Cesare Battisti arrestato: cosa succede ora con l'estradizione in Italia

L'ex terrorista è condannato a due ergastoli. Partecipò all'uccisione del macellaio Lino Sabbadin a Mestre nel '79. Pellicani (Pd): «La cattura è una buona notizia, siamo vicini ai familiari delle vittime»

Cesare Battisti

Condannato dalla giustizia italiana, assolto dalla politica francese prima e da quella brasiliana poi. Almeno fino al 16 dicembre, quando il giudice della Corte Suprema brasiliana Luiz Fux ne ha ordinato l'arresto "a fini di estradizione". Cesare Battisti, nato nel 1954 a Cisterna di Latina, ex membro dei Proletari armati per il comunismo (Pac), è stato catturato e arrestato in Bolivia dopo diverse settimane di latitanza. Alla sua cattura hanno partecipato agenti italiani e brasiliani. I poliziotti, dopo i pedinamenti, lo hanno riconosciuto e fermato in strada: aveva barba e baffi finti.
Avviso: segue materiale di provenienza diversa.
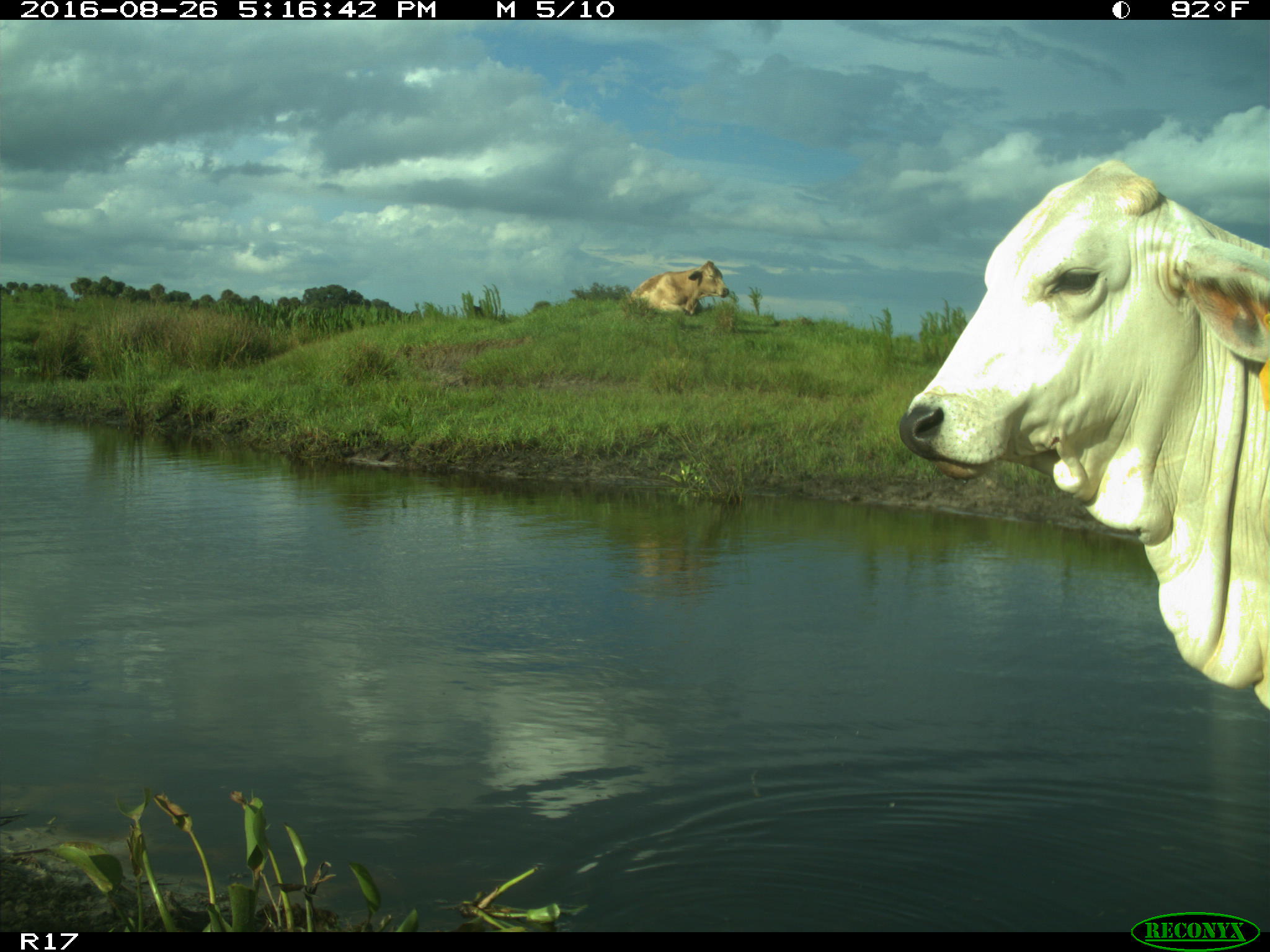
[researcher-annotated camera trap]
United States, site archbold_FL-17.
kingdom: Animalia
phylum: Chordata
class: Mammalia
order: Artiodactyla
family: Bovidae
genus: Bos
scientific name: Bos taurus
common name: domestic cow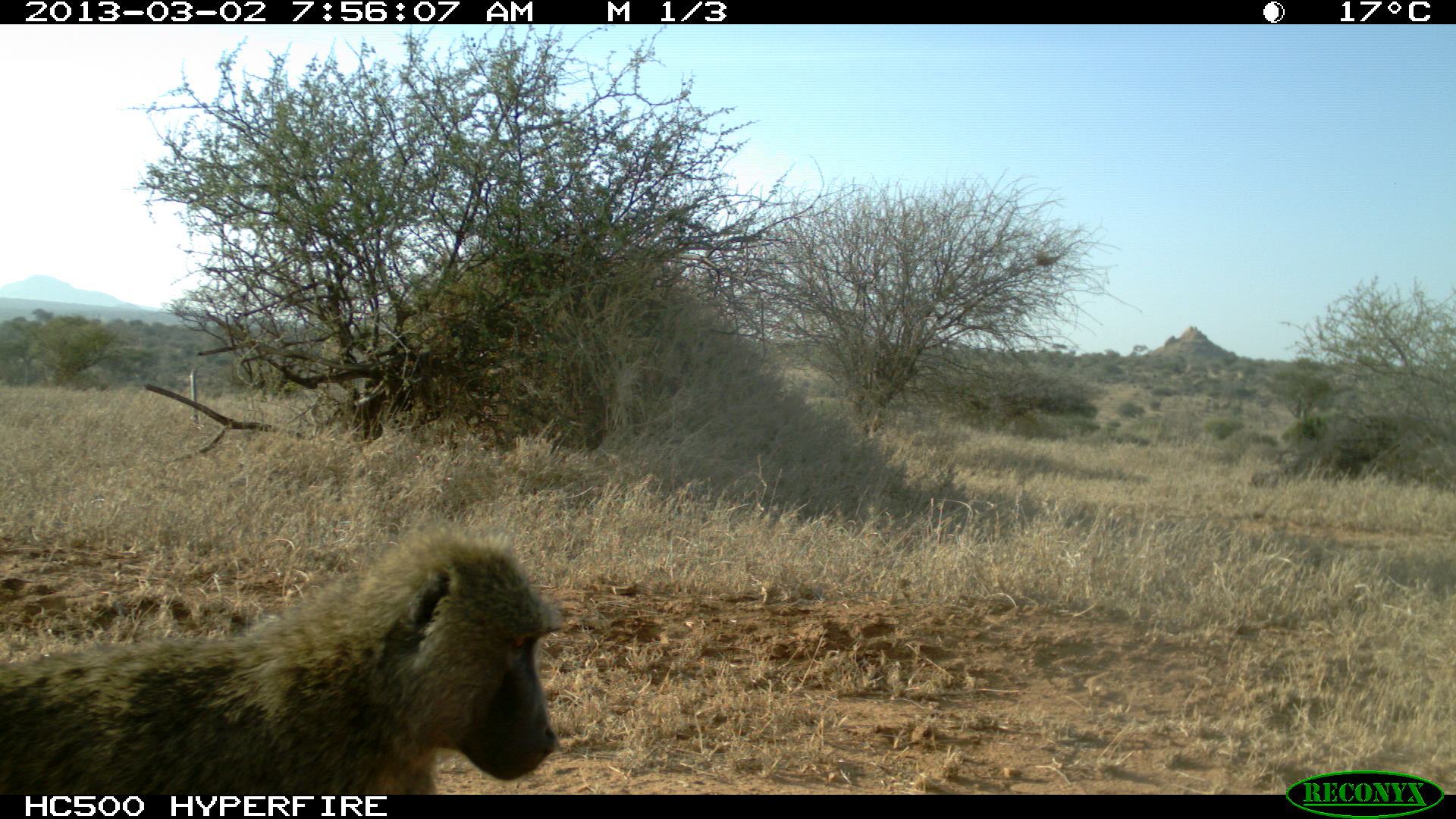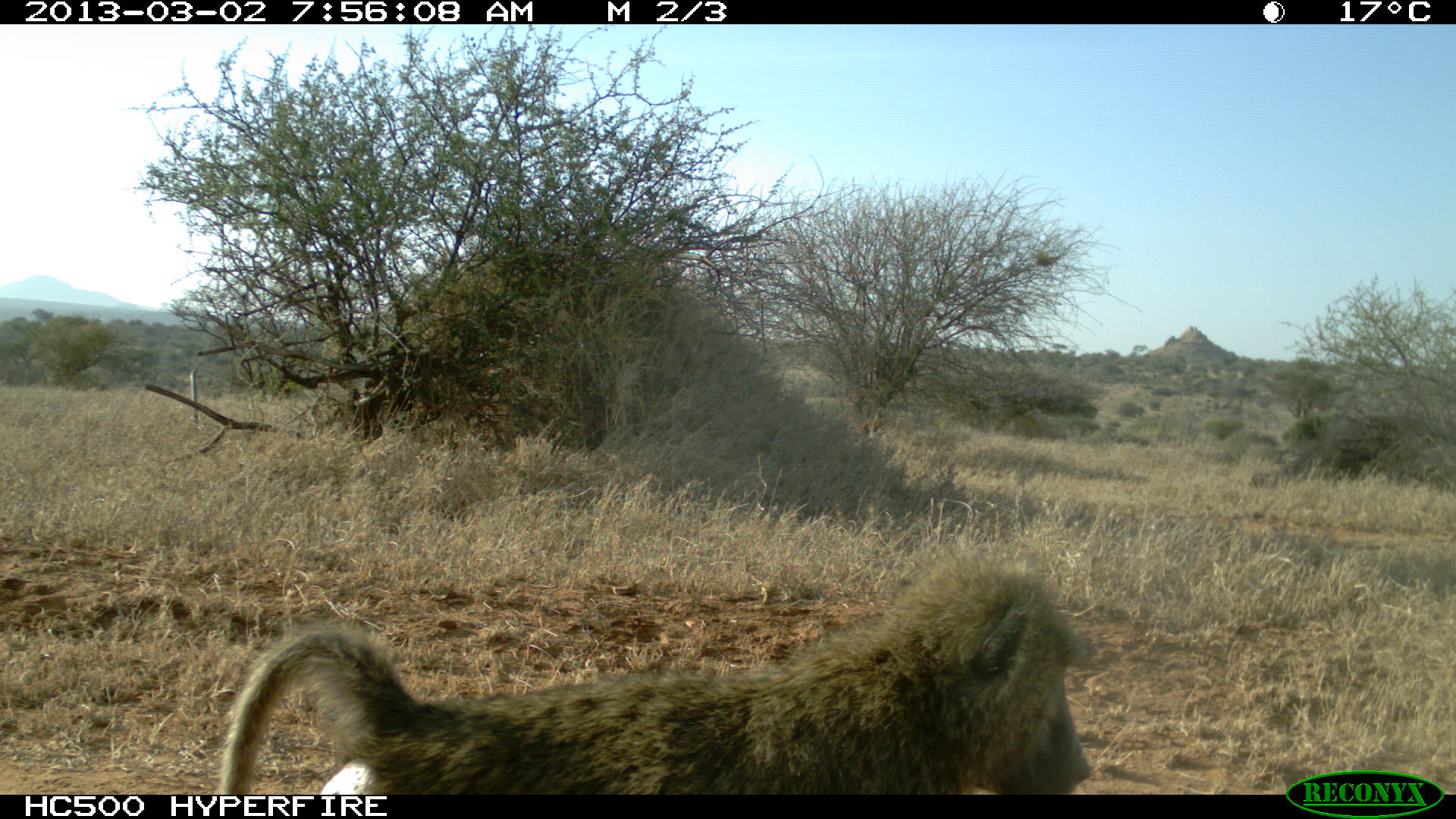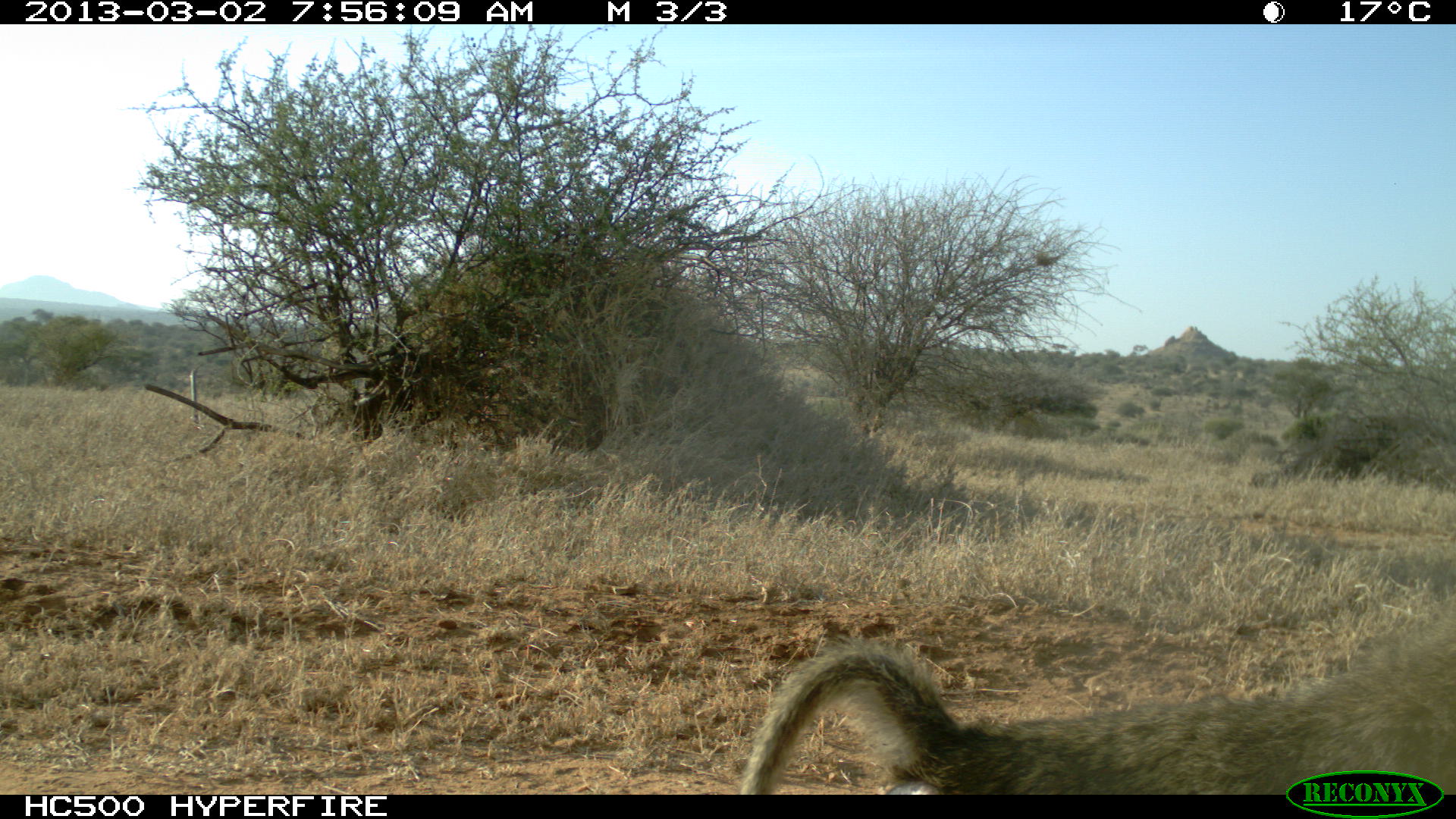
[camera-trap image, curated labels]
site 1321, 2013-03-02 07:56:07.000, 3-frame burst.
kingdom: Animalia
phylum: Chordata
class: Mammalia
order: Primates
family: Cercopithecidae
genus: Papio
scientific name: Papio anubis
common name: olive baboon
Papio anubis (olive baboon), count 1.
Battisti non ha tentato la fuga e ha risposto in portoghese.

Il Tweet

Il deputato federale Eduardo Bolsonaro, figlio del presidente Jair Bolsonaro, celebra su Twitter l'arresto di Cesare Battisti, catturato a Santa Cruz de la Sierra in Bolivia: «Matteo Salvini, il 'piccolo regalo' sta arrivando - scrive -. Ha ucciso un poliziotto, ha ucciso un padre davanti al figlio, ha sparato e lasciato un uomo paralitico, è stato condannato a vita per 4 omicidi e ha fatto parte del gruppo terroristico di sinistra in Italia Pac (proletari armati per il comunismo). Ciao Battisti, la sinistra piange», prosegue il tweet di Eduardo Bolsonaro.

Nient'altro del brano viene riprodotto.